Periodontal Management
After explaining the treatment plan, written consent was obtained from the Patient. On the day of the examination, scaling followed by root planing was carried out, and the patient was asked to report after 1 week. Surgical regenerative therapy was planned for the patient. After administrating a local anesthetic, a flap was raised. Later, soft tissue debridement was then carried out to remove granulation tissue, allowing clear visualization of the extent of the palatogingival grove [Figure 2]. The groove was smoothened using an air rotor bur and checked for irregularities, and glass ionomer cement was applied over the entire groove [Figure 3]. Osteogen bone substitute, which is a bioactive resorbable calcium apatite bone graft, was placed around the vertical bone defect [Figure 4]. Simple interrupted sutures were used, and a periodontal pack was applied. The patient was recalled after a week for suture removal.
DISCUSSION
Localized chronic periodontitis can occur due to the accumulation of bacterial plaque, which subsequently proliferates subgingivally into the periodontium.[12] Developmental or anatomical abnormalities may also serve as iatrogenic factors for the accumulation of plaque because they act as plaque-retentive factors.[7] One such important anomaly is the palatogingival groove, which becomes an excellent harbor for dental plaque, leading to the development of periodontal diseases.[9,13] Withers et al. stated that the palatogingival groove is often found in patients with poor periodontal health.[14]
The palatogingival groove can be clinically identified as a V-shaped notch seen on the palatal aspect of the enamel, extending apically on the root surface.[15] The groove is challenging to identify using radiographs due to the superimposition of tooth structure over the pulp canal space. To address this issue, multiple radiographs with different horizontal projections can be taken to identify the groove.[16] Patients may exhibit symptoms such as acute or dull pain in the affected tooth, tenderness on percussion, shallow or deep pockets, occasional tooth mobility, and pus discharge.[16-18] However, some patients may be completely asymptomatic.[19]
The most common materials used for the obliteration of the grove include glass ionomer cement [18] and amalgam. Recently, iRoot BP Plus and mineral trioxide aggregate [10] have also been used.

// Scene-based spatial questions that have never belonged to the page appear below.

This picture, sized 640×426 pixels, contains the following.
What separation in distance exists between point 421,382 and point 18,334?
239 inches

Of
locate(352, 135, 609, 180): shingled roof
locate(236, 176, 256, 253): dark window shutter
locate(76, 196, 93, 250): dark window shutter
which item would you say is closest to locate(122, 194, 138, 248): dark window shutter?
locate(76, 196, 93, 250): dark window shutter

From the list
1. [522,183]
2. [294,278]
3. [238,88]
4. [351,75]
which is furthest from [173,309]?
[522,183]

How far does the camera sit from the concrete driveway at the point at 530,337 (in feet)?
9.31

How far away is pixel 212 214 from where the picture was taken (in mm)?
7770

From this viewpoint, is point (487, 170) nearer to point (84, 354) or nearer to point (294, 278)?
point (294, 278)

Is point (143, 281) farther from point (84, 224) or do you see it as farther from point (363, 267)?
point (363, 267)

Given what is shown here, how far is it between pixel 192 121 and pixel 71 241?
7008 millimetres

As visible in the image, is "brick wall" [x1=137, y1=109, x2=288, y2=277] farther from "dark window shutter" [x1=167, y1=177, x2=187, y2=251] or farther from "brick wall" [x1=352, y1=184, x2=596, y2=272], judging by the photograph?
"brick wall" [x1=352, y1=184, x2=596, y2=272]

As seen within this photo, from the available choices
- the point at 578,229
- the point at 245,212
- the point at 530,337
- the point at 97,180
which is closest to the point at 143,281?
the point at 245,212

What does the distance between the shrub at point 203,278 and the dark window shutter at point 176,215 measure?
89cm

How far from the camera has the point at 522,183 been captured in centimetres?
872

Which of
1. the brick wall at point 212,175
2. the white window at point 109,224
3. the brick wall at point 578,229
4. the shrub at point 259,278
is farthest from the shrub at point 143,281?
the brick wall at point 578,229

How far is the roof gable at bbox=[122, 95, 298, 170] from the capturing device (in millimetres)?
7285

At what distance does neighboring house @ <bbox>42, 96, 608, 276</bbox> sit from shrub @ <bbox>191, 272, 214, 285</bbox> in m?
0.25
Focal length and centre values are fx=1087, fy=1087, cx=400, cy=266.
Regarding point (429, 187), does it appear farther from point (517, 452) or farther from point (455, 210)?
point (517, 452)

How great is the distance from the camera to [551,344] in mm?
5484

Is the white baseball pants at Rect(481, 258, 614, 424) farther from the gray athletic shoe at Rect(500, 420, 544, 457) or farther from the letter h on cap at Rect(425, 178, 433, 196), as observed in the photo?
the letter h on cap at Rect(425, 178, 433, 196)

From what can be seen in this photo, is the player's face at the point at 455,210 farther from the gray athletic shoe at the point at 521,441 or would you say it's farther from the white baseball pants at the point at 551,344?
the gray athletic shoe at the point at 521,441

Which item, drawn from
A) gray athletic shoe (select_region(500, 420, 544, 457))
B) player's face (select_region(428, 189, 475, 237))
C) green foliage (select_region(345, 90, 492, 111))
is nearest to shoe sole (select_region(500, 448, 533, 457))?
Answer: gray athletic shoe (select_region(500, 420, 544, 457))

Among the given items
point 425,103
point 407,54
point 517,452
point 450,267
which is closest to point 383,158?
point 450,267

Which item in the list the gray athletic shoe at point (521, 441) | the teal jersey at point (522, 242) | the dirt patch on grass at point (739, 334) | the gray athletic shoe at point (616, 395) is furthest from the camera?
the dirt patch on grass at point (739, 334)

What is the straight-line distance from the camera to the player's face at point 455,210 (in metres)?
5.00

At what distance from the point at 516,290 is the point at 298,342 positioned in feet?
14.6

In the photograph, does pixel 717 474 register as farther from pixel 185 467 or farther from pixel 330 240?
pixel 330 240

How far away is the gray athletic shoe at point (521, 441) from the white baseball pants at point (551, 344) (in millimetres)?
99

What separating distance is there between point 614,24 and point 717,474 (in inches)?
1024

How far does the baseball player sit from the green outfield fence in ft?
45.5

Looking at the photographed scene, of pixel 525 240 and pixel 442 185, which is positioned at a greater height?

If the grooves have moderate to deep periodontal pockets, a regenerative approach involving both periodontal interventions and regenerative procedures will be necessary.[20]
Using CBCT instead of traditional radiographs provides a more accurate visualization of any endo-perio connection, the internal anatomy of the root canal, and a precise evaluation of the groove depth.[21]
CONCLUSION
Detection of the palatogingival grooves, whether clinically or radiographically, is important due to their diagnostic complexity. If not properly diagnosed and treated, the prognosis of the affected teeth may become hopeless. The grooves should be treated based on the depth of the groove, the type of bone defect, and its extent.
Ethical approval
Institutional Review Board approval is not required.
Declaration of patient consent
The authors certify that they have obtained all appropriate patient consent.
Financial support and sponsorship
Nil
Conflicts of interest
There are no conflicts of interest.
Use of artificial intelligence (AI)-assisted technology for manuscript preparation
The authors confirm that there was no use of Artificial Intelligence (AI)-Assisted Technology for assisting in the writing or editing of the manuscript and no images were manipulated using AI.